Things to do
(1) Return the passage of the mailing-list reply on dirty bitmap migration starting at "From: John Snow" and ending at "Message-ID: <54B404D9.6060203@redhat.com> (raw)", with every word unchanged.
(2) Write the next part of the mailing-list reply on dirty bitmap migration, picking up after its final sentence.

Text under study
From: John Snow <jsnow@redhat.com>
To: Paolo Bonzini <pbonzini@redhat.com>,
Vladimir Sementsov-Ogievskiy <vsementsov@parallels.com>,
qemu-devel@nongnu.org
Cc: kwolf@redhat.com, den@openvz.org, stefanha@redhat.com
Subject: Re: [Qemu-devel] [PATCH 9/9] block-migration: add named dirty bitmaps migration
Date: Mon, 12 Jan 2015 12:31:05 -0500 [thread overview]
Message-ID: <54B404D9.6060203@redhat.com> (raw)
In-Reply-To: <54B3FACA.7060800@redhat.com>
On 01/12/2015 11:48 AM, Paolo Bonzini wrote:
>
>
> On 11/12/2014 15:17, Vladimir Sementsov-Ogievskiy wrote:
>> Just migrate parts of dirty bitmaps, corresponding to the block being
>> migrated. Also, skip block migration if it is disabled (blk parameter
>> of migrate command is false).
>
> So I have misread the patch. blk here:
>
> +static void blk_store_bitmaps(BlkMigBlock *blk)
> +{
> + int i;
> + for (i = 0; i < blk->nr_bitmaps; ++i) {
> + bdrv_dbm_store_data(blk->dirty_bitmaps[i].bitmap,
> + blk->dirty_bitmaps[i].buf,
> + blk->sector, blk->nr_sectors);
> + }
>
> refers to a BlkMigBlock, not a BlockBackend.
>
> Still, I need an explanation of the operation of this patch.
>
> During the bulk phase you migrate all of the dirty bitmap. This is okay.
>
> Then, during the iterative phase you mgirate parts of the dirty bitmap
> corresponding to sectors that are dirty for block migration. This means
> parts of the dirty bitmap that have become 1.
>
> How do you track which parts of the disk have been acted upon (e.g.
> mirrored in the case of the drive-mirror command), so that they have
> become 0?
Hm... so your question here is, "What happens if the named bitmap you
are transferring gets reset to 0 during migration? Will anybody track
this change?"
As far as I know, the only "consumer" of _named_ BdrvDirtyBitmaps is
block/backup.c, and we do not support it for mirror (yet?)
So can a block-backup job be running WHILE we migrate? Otherwise, I
don't think this situation (untracked bitmap resets) will arise here.

Dataset content

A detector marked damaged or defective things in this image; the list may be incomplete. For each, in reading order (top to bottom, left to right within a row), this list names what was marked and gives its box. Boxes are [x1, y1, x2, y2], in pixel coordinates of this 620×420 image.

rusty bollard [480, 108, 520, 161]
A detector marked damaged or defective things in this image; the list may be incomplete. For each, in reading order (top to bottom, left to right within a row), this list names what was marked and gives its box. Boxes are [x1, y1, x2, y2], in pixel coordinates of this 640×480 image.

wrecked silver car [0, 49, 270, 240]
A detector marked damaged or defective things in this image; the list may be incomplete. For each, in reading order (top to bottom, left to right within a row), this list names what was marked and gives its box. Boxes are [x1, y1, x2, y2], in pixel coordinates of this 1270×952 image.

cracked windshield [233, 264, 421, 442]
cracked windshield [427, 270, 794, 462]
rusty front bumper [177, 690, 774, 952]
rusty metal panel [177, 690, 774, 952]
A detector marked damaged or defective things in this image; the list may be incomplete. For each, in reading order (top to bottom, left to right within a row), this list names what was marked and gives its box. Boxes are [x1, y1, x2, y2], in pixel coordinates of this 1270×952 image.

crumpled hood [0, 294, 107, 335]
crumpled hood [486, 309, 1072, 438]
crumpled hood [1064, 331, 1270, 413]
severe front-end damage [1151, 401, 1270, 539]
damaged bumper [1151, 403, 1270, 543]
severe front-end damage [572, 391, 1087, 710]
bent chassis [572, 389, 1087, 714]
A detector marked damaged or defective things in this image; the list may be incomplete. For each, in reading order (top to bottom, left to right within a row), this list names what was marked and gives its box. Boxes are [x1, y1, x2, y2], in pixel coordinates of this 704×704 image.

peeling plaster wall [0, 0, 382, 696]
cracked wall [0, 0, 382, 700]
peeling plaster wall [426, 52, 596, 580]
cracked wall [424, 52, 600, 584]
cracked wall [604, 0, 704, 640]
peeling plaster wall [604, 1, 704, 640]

Answers given
(1)
From: John Snow <jsnow@redhat.com>
To: Paolo Bonzini <pbonzini@redhat.com>,
Vladimir Sementsov-Ogievskiy <vsementsov@parallels.com>,
qemu-devel@nongnu.org
Cc: kwolf@redhat.com, den@openvz.org, stefanha@redhat.com
Subject: Re: [Qemu-devel] [PATCH 9/9] block-migration: add named dirty bitmaps migration
Date: Mon, 12 Jan 2015 12:31:05 -0500 [thread overview]
Message-ID: <54B404D9.6060203@redhat.com> (raw)

(2)
> This, strictly speaking, is conservative so it is not incorrect, but it
> basically throws away all the work done by the block job during the
> block migration---which might take several minutes. Is a non-live
> solution really that bad? If it is, and it is not feasible to just
> migrate the bitmaps non-live, can we do better to migrate bits of the
> dirty bitmap that have become 0?
>
> Paolo
>
>> Skipping shared sectors: bitmaps are migrated independently of this,
>> just send blk without block data.
>>
>> Signed-off-by: Vladimir Sementsov-Ogievskiy <vsementsov@parallels.com>
>> ---
>> block-migration.c | 173 +++++++++++++++++++++++++++++++++++++++++++++++-------
>> savevm.c | 1 +
>> 2 files changed, 154 insertions(+), 20 deletions(-)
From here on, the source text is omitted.